Ihre Studienzeit verbrachte sie in Zürich, London und Bern und lebt heute mit ihrer Familie in Biel/Bienne.

 

Renée Straub, Viola
In San Francisco geboren erhielt Renée Straub Unterricht bei Donald McInnes und dem La Salle Quartett am Konservatorium Cincinnati. Sie setzte ihre Ausbildung an der Menuhin Akademie in Gstaad fort. 1983 bis 1993 war sie Mitglied der Camerata Bern. Neben ihrer weltweiten Konzerttätigkeit und zahlreichen Schallplatten-, CD- und Radioaufnahmen, tritt Renée Straub in verschiedenen Kammermusikformationen und als Solistin auf. Nebst diesen Aktivitäten ist sie als Bratschen- und Violinpädagogin tätig.

 

David Inniger, Violoncello
Studium bei Walter Grimmer und Johannes Bühler, Bern, und bei Siegfried Palm in Köln.

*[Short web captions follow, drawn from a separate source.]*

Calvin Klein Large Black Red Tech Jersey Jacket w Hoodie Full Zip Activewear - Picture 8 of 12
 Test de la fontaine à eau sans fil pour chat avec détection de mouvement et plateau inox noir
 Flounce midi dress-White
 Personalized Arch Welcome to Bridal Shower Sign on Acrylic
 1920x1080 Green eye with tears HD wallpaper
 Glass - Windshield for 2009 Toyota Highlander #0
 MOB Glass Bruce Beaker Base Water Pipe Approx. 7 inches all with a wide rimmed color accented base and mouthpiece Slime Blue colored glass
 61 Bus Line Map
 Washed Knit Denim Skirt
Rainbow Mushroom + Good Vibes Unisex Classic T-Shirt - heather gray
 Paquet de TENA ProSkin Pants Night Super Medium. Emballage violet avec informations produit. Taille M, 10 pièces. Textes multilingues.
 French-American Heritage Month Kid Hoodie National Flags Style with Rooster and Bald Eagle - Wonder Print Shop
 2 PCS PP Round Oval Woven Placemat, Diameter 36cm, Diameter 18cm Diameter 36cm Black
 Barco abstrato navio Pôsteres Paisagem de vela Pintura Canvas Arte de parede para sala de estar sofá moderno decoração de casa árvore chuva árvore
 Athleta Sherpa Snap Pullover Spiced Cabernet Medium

Meisterkurse beim Beaux-Arts-Trio und bei Maurice Gendron. Lehrtätigkeit an der Musikschule Köniz. Mitglied verschiedener Kammermusikformationen wie La Strimpellata Bern und Trio Basso di Berna. Zahlreiche Rundfunk- und CD-Aufnahmen (BIS, ambitus, cavalli). 

 

Käthi Steuri, Kontrabass
Studien in Bern und Genf (Virtuosité bei Prof. F. Petracchi). Schon bald rege Konzerttätigkeit in verschiedenen Ensembles und Orchestern (Orchestre de la Suisse Romande, Camerata Lysy der Int. Menuhin Music Academy, Camerata Zürich, Opera Factory Zürich, ensemble für neue musik zürich). Daneben langjährige Lehrtätigkeit an verschiedenen Musikschulen. Heute vor allem als Kammermusikerin gefragt. Seit einigen Jahren u.a. als Mitglied der Camerata Bern, des Collegium Novum Zürich, The Dorian Consort, La Strimpellata Bern und des Trio Basso Bern. Konzertreisen führten sie nach Kanada, China, Brasilien, Argentinien, Bolivien, Malaysia, Indonesien, Singapur, Philippinen, Thailand, Kuba und die USA.